--- Instruction ---
Summarize the Grace Wiley thread below in three sentences.

--- BEGIN Quoted passage ---

# Grace Wiley



## sweet lu (Oct 3, 2003)

what are your views on Grace Wileys work, she worked with snakes and reptiles of all sorts and was finally killed at age 64 by a king cobra with a G on its hood that didnt like her taking off her glasses

i think her work is very interesting but also very dangerouse and shouldnt be attmepted by most


----------



## gourami-master (Apr 1, 2004)

thats true most people shouldnt do that kind of dangerous work just like noobs with little kids they get piranha and the little kid sticks his hand in the tank and they tear apart his hand so if you want to do this you gotta know a lot about reptiles


----------



## Xenon (Nov 15, 2002)

gourami-master said:


> thats true most people shouldnt do that kind of dangerous work just like noobs with little kids they get piranha and the little kid sticks his hand in the tank and they tear apart his hand so if you want to do this you gotta know a lot about reptiles


 actually your comments about piranha are the farthest thing from accurate.


----------



## CrocKeeper (Dec 26, 2003)

Grace Olive Wiley......

Ahh Lu... you opened a can of worms here...

--- END Quoted passage ---
--- BEGIN Recorded data ---

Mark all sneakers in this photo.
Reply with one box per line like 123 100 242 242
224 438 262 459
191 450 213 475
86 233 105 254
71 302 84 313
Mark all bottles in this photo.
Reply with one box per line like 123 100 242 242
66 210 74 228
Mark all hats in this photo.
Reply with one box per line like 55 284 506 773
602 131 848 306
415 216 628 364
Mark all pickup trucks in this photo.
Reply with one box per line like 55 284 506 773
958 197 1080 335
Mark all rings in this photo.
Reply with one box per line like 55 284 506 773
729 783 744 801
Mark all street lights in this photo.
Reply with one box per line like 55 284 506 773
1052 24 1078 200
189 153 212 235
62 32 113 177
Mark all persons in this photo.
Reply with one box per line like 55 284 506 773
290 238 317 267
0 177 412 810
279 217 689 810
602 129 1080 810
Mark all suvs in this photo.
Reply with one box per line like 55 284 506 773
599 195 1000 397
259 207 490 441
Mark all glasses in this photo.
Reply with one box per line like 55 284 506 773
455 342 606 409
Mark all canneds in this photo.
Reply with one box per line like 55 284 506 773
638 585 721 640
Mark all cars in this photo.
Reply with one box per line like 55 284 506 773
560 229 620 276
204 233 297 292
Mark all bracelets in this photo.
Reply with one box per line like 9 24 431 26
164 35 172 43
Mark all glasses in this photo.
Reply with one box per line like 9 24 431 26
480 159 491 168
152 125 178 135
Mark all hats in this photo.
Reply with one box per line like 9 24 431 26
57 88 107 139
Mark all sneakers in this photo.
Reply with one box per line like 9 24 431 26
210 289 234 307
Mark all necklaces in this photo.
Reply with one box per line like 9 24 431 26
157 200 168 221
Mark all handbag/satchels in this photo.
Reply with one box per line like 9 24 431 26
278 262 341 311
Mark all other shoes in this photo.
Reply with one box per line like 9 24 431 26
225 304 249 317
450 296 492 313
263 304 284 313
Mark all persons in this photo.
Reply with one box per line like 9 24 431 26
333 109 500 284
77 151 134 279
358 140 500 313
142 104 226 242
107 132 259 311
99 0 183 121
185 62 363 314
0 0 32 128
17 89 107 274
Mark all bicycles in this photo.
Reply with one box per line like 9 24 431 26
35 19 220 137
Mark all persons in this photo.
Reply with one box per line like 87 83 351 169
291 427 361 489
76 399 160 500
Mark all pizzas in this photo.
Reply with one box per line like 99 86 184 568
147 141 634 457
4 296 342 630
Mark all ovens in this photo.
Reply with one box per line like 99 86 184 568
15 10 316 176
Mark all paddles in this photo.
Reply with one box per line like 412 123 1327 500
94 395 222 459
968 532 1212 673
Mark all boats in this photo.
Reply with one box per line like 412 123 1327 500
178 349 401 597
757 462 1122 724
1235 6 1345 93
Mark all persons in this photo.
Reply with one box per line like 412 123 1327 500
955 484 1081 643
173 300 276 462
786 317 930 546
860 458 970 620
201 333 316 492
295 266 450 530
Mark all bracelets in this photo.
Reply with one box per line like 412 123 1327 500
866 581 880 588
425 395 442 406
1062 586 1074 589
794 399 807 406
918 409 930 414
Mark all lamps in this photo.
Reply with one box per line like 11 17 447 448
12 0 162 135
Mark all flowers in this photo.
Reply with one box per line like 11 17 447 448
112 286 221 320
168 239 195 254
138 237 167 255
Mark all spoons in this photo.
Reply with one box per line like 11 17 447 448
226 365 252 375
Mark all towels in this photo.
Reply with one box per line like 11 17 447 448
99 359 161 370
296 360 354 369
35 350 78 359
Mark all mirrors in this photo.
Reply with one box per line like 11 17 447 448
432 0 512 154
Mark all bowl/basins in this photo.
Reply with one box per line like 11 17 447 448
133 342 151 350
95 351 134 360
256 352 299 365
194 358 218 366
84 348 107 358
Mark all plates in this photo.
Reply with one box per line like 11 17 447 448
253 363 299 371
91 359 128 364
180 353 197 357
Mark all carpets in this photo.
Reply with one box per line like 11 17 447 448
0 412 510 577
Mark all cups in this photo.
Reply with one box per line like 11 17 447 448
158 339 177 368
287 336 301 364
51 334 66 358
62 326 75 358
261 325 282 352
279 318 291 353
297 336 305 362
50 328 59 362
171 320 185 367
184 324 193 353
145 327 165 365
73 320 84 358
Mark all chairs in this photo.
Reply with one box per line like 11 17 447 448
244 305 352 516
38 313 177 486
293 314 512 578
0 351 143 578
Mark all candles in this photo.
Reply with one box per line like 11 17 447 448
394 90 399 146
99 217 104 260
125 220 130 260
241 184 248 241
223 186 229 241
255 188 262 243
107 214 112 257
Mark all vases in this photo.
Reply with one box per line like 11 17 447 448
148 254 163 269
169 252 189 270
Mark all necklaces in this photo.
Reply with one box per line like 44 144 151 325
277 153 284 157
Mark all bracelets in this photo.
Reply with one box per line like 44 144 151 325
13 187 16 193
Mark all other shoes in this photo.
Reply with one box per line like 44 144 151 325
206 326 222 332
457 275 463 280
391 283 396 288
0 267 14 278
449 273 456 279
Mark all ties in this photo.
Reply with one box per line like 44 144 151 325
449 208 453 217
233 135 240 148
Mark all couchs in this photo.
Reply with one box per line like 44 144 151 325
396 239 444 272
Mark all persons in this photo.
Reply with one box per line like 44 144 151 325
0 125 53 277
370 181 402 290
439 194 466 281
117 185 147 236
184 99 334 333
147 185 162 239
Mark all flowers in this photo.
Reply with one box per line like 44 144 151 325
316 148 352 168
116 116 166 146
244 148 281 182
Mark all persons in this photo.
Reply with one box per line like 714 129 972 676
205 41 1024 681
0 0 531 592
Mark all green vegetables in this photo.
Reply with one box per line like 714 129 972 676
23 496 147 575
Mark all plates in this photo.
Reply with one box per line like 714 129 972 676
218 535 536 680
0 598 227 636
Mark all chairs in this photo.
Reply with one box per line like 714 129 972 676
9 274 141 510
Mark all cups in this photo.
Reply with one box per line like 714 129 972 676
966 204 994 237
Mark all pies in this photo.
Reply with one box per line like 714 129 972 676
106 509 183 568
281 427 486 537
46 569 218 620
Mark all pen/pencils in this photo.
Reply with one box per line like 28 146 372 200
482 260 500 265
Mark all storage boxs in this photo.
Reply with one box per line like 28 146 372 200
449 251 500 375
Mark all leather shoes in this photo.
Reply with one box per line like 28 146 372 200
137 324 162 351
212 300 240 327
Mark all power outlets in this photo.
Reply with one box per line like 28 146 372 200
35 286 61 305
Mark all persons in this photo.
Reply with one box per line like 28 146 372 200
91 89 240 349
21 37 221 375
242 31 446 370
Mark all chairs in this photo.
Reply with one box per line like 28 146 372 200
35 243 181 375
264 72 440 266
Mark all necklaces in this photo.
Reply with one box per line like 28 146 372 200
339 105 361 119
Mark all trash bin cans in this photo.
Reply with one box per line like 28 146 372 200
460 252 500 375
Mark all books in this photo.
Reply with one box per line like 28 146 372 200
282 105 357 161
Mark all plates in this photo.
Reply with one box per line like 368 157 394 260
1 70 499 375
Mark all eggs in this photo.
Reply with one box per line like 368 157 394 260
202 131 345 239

--- END Recorded data ---

--- Expected answer ---
The opening post asks for views on Grace Wiley, who worked with snakes and reptiles of all sorts and was killed at age 64 by a king cobra. The poster calls her work very interesting but too dangerous for most people to attempt. A reply agrees and says such work requires knowing a lot about reptiles, but another poster calls that reply's comments about piranha inaccurate, and a final post says the question opened a can of worms.